[GIVEN EXERCISE] Copy the line with "208, 499, 282)?" and all lines following it through the last line of the entries, exactly as written.

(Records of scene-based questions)
● ● ● ● ● ● ●

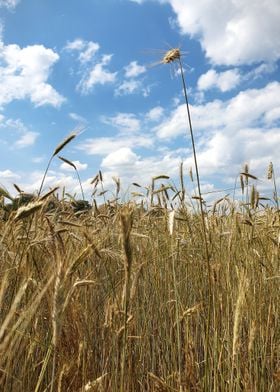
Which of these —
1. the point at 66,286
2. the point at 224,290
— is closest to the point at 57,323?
the point at 66,286

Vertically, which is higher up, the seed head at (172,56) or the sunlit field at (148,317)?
the seed head at (172,56)

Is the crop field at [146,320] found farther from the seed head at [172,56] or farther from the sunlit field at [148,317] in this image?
the seed head at [172,56]

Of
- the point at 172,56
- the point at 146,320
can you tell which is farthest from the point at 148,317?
the point at 172,56

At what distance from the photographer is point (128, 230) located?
859 millimetres

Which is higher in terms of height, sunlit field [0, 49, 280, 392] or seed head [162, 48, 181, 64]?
seed head [162, 48, 181, 64]

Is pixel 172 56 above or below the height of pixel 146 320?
above

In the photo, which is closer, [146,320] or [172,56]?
[172,56]

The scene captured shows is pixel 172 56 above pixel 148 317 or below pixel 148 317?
above

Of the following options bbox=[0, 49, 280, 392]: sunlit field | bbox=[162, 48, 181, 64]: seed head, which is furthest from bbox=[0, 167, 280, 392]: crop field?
bbox=[162, 48, 181, 64]: seed head

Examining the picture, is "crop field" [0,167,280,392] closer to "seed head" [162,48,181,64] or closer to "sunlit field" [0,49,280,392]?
"sunlit field" [0,49,280,392]

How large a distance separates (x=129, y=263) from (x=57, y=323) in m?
0.19

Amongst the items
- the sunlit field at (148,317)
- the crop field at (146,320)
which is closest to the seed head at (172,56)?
the sunlit field at (148,317)

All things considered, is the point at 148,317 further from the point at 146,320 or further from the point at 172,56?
the point at 172,56

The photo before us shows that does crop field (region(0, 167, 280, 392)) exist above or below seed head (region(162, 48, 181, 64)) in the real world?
below
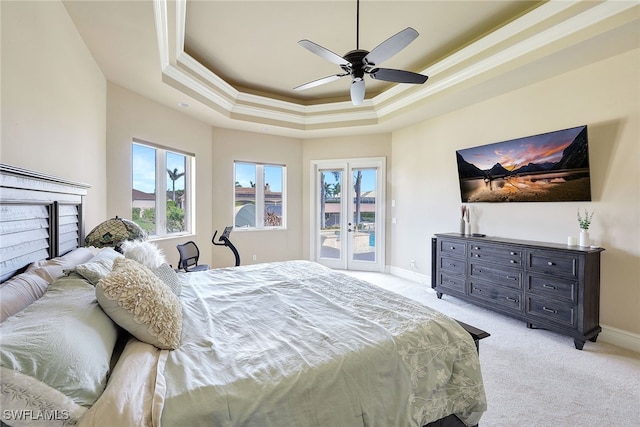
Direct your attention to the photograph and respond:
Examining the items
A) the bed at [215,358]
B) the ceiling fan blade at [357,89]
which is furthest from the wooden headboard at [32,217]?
the ceiling fan blade at [357,89]

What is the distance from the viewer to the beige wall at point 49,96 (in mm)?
1511

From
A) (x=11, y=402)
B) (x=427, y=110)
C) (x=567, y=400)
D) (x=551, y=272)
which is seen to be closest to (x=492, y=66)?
(x=427, y=110)

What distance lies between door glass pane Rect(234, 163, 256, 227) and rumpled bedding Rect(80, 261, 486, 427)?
12.1 feet

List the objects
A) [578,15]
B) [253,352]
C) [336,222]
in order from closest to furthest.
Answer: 1. [253,352]
2. [578,15]
3. [336,222]

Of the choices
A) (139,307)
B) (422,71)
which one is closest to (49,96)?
(139,307)

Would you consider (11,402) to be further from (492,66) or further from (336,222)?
(336,222)

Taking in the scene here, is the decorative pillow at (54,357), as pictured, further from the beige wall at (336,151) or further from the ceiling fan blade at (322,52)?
the beige wall at (336,151)

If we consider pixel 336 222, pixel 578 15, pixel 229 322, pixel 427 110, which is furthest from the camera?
pixel 336 222

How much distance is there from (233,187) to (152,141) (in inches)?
63.8

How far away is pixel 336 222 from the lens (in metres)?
5.86

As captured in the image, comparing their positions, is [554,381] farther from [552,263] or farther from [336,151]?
[336,151]

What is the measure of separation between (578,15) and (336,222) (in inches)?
171

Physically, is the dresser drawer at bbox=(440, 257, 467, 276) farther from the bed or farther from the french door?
the bed

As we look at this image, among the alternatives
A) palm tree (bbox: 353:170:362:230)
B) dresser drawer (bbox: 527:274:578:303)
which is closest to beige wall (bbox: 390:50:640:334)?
dresser drawer (bbox: 527:274:578:303)
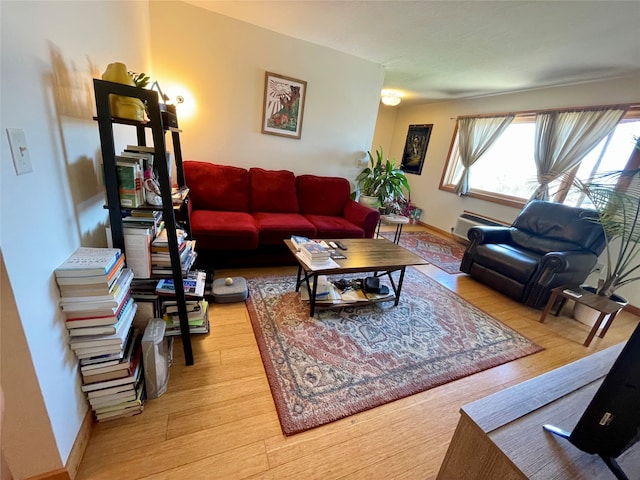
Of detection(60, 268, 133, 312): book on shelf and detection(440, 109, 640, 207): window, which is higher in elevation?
detection(440, 109, 640, 207): window

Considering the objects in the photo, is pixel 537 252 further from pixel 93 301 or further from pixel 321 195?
pixel 93 301

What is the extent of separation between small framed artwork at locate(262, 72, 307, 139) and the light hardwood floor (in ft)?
7.95

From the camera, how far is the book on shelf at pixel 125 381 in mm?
1074

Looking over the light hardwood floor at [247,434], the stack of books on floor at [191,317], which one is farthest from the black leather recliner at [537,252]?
the stack of books on floor at [191,317]

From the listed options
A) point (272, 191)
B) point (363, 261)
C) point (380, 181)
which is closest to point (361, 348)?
point (363, 261)

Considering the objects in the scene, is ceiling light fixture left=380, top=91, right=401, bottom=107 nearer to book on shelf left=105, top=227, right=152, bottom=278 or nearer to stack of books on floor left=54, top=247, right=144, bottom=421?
book on shelf left=105, top=227, right=152, bottom=278

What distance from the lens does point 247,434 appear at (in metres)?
1.18

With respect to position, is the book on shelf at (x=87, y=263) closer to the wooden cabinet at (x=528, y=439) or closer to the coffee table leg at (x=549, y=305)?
the wooden cabinet at (x=528, y=439)

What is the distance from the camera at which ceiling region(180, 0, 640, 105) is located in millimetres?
1874

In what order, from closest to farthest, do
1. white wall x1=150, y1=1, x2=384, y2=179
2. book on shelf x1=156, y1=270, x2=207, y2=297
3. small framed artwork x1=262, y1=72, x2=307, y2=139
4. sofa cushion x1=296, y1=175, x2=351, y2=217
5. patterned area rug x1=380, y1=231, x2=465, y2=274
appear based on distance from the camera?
book on shelf x1=156, y1=270, x2=207, y2=297, white wall x1=150, y1=1, x2=384, y2=179, small framed artwork x1=262, y1=72, x2=307, y2=139, sofa cushion x1=296, y1=175, x2=351, y2=217, patterned area rug x1=380, y1=231, x2=465, y2=274

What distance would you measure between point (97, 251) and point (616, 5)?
3.29 meters

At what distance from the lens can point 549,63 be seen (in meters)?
2.65

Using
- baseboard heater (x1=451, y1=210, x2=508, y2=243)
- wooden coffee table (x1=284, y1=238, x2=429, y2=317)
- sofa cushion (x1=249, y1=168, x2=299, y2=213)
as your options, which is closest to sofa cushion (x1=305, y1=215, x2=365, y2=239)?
sofa cushion (x1=249, y1=168, x2=299, y2=213)

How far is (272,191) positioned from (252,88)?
116 cm
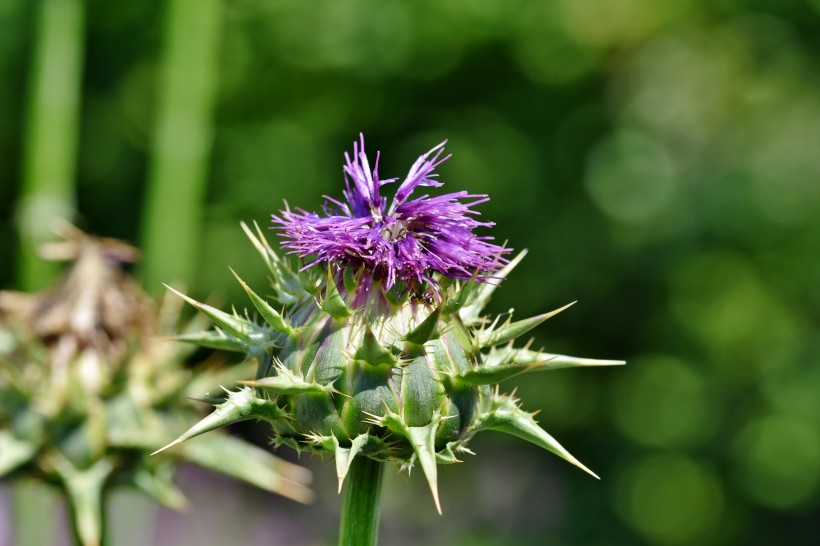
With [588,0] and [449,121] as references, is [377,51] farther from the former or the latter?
[588,0]

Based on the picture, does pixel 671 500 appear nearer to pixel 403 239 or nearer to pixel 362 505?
pixel 362 505

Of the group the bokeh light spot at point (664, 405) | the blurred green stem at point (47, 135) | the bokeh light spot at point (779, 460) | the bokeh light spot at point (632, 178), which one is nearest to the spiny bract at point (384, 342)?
the blurred green stem at point (47, 135)

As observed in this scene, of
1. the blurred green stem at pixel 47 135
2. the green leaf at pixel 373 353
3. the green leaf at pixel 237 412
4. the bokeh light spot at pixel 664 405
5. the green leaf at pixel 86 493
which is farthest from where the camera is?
the bokeh light spot at pixel 664 405

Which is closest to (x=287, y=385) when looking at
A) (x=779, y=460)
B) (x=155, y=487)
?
(x=155, y=487)

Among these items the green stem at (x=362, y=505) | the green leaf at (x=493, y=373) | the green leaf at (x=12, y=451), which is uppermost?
the green leaf at (x=493, y=373)

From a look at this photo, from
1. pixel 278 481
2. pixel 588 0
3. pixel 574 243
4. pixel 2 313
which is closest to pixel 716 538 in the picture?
pixel 574 243

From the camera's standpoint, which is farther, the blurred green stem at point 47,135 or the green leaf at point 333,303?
the blurred green stem at point 47,135

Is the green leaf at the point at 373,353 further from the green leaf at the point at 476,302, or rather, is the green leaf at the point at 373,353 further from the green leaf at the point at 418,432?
the green leaf at the point at 476,302

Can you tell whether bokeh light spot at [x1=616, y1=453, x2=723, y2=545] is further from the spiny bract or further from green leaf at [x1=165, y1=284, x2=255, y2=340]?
green leaf at [x1=165, y1=284, x2=255, y2=340]
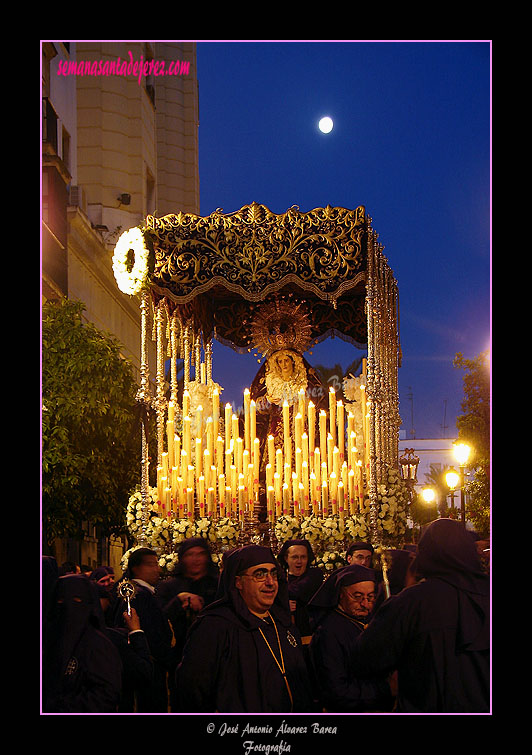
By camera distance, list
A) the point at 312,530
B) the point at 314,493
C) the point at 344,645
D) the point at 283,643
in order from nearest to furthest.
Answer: the point at 283,643 → the point at 344,645 → the point at 312,530 → the point at 314,493

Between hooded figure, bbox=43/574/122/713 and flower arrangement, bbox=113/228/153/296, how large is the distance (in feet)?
16.4

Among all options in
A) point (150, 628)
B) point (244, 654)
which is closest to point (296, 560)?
point (150, 628)

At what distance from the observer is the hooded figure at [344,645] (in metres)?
6.11

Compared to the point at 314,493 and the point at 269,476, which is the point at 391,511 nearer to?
the point at 314,493

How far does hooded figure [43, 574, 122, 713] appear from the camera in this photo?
19.0 ft

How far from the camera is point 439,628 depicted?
539 cm

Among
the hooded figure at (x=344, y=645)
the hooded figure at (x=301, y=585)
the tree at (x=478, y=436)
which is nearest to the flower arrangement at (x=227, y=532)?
the hooded figure at (x=301, y=585)

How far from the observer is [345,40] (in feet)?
21.7

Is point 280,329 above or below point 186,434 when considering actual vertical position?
above

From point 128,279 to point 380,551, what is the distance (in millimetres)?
3621

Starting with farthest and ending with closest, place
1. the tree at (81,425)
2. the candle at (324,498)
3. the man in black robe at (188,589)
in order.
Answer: the tree at (81,425) < the candle at (324,498) < the man in black robe at (188,589)

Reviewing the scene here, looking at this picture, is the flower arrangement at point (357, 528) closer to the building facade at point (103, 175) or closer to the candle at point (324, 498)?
the candle at point (324, 498)

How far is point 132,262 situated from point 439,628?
6.19 m

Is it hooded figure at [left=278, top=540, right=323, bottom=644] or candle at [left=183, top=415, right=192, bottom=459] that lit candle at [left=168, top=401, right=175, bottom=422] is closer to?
candle at [left=183, top=415, right=192, bottom=459]
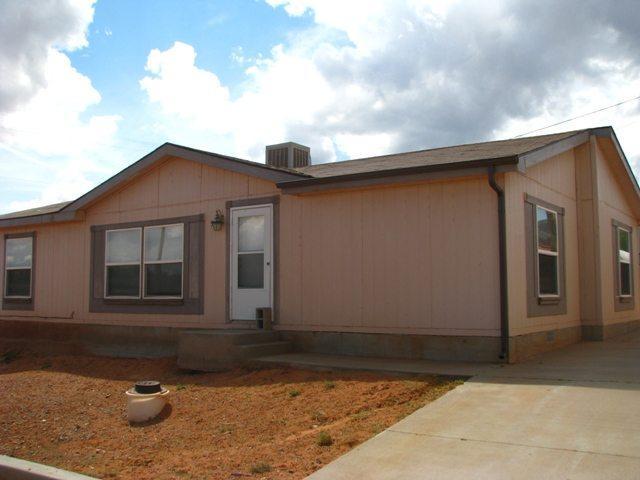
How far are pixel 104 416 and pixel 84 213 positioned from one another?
7099 mm

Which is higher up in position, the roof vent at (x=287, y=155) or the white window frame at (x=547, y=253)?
the roof vent at (x=287, y=155)

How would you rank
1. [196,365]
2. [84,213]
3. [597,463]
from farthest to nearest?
[84,213]
[196,365]
[597,463]

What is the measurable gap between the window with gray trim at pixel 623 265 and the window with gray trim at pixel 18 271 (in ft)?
42.9

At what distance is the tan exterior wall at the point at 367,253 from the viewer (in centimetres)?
882

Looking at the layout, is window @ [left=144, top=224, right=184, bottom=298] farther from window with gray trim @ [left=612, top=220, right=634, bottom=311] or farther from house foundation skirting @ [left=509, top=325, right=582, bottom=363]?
window with gray trim @ [left=612, top=220, right=634, bottom=311]

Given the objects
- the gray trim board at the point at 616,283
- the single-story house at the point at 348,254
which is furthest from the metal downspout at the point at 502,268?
the gray trim board at the point at 616,283

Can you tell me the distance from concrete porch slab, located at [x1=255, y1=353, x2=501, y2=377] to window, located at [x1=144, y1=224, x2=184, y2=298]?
3.42 metres

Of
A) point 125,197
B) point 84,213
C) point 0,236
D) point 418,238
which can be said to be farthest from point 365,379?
point 0,236

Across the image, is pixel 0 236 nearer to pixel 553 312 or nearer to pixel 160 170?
pixel 160 170

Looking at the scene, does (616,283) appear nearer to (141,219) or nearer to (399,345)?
(399,345)

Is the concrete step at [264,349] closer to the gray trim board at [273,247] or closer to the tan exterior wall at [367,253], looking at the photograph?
the tan exterior wall at [367,253]

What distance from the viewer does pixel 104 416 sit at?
7.83 m

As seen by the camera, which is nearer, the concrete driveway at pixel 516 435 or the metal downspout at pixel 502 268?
the concrete driveway at pixel 516 435

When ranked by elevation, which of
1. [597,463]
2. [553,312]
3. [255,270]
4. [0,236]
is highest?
[0,236]
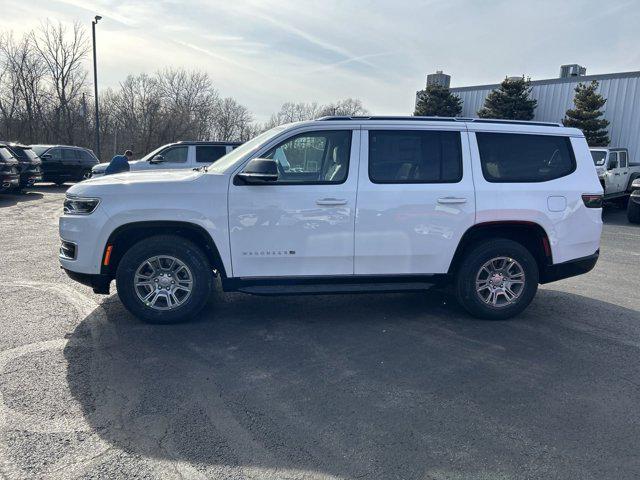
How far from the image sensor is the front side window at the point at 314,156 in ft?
15.6

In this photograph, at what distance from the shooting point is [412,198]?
4785 millimetres

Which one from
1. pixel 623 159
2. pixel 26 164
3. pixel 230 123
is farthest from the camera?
pixel 230 123

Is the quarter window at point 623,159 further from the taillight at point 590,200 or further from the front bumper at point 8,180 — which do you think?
the front bumper at point 8,180

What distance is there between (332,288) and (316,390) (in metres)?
1.47

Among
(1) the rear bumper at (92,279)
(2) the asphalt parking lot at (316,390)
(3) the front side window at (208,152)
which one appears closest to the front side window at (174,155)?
(3) the front side window at (208,152)

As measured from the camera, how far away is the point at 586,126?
2175 cm

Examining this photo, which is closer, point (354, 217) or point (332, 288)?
point (354, 217)

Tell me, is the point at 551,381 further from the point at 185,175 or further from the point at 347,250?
the point at 185,175

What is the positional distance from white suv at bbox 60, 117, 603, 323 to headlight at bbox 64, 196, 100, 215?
0.06ft

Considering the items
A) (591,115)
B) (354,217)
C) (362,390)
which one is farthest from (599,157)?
(362,390)

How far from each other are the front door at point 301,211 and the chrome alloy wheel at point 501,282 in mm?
1512

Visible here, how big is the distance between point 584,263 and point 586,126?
65.0 feet

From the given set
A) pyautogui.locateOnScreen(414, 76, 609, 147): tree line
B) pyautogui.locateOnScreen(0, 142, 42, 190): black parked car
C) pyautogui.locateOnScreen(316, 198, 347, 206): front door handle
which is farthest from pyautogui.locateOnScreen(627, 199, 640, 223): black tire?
pyautogui.locateOnScreen(0, 142, 42, 190): black parked car

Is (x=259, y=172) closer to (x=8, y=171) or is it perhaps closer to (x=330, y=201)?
(x=330, y=201)
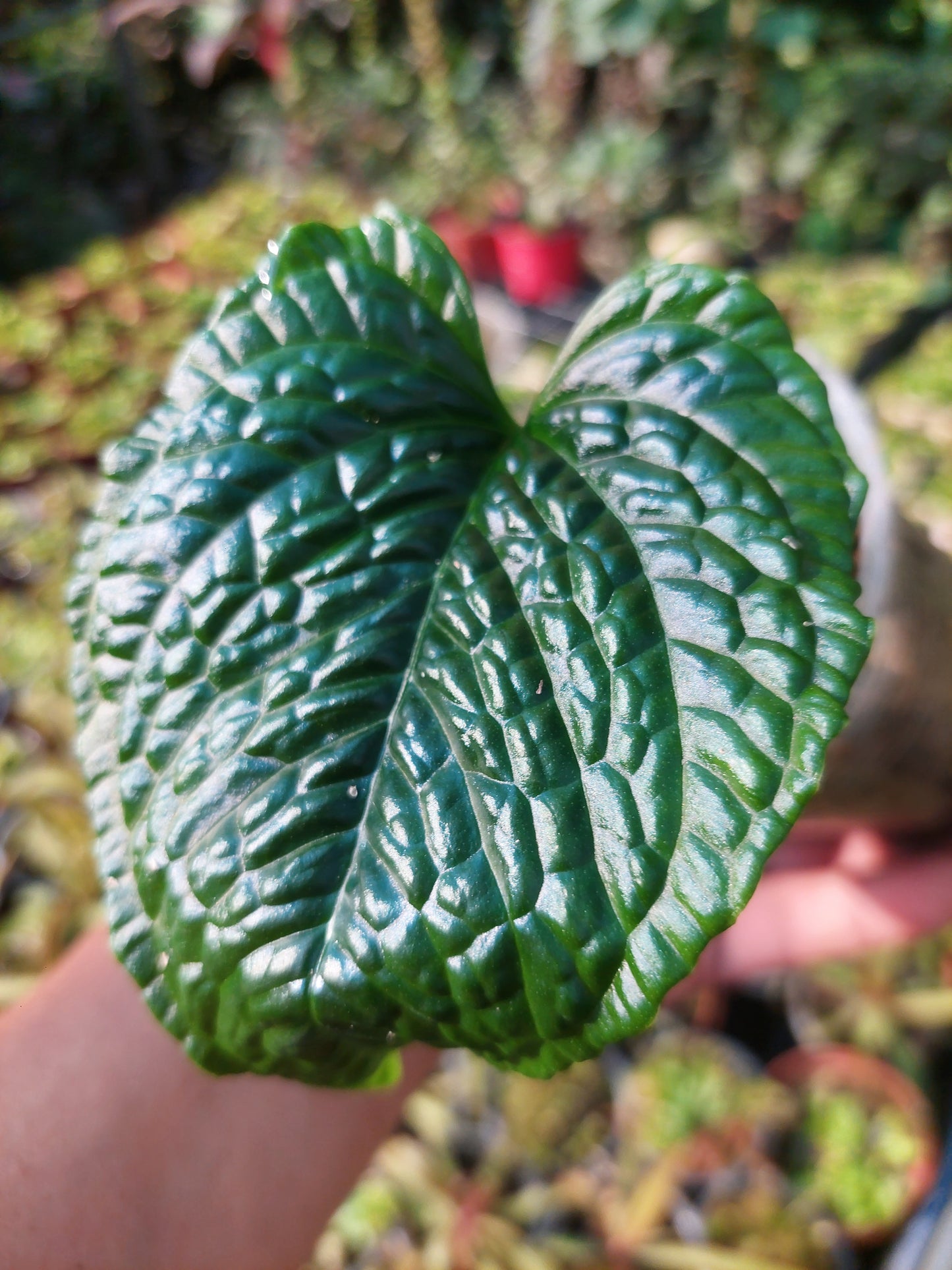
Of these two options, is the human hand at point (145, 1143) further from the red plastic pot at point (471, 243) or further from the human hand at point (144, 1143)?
the red plastic pot at point (471, 243)

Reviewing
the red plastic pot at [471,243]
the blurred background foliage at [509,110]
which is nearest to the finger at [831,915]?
the blurred background foliage at [509,110]

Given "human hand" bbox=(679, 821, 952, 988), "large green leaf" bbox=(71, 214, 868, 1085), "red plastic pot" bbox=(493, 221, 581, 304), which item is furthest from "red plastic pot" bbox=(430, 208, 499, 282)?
"large green leaf" bbox=(71, 214, 868, 1085)

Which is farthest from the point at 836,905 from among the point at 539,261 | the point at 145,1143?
the point at 539,261

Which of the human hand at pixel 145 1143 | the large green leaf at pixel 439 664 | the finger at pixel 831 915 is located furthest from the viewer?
the finger at pixel 831 915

● ● ● ● ● ● ●

[OUTPUT]
Given "human hand" bbox=(679, 821, 952, 988), "large green leaf" bbox=(71, 214, 868, 1085), "red plastic pot" bbox=(493, 221, 581, 304), which item is furthest from "red plastic pot" bbox=(430, 208, 499, 282)?
"large green leaf" bbox=(71, 214, 868, 1085)

Which is farthest from the point at 836,905 from among the point at 539,261 | the point at 145,1143?
the point at 539,261

Which of the human hand at pixel 145 1143 | the large green leaf at pixel 439 664 | the finger at pixel 831 915 is located furthest from the viewer?
the finger at pixel 831 915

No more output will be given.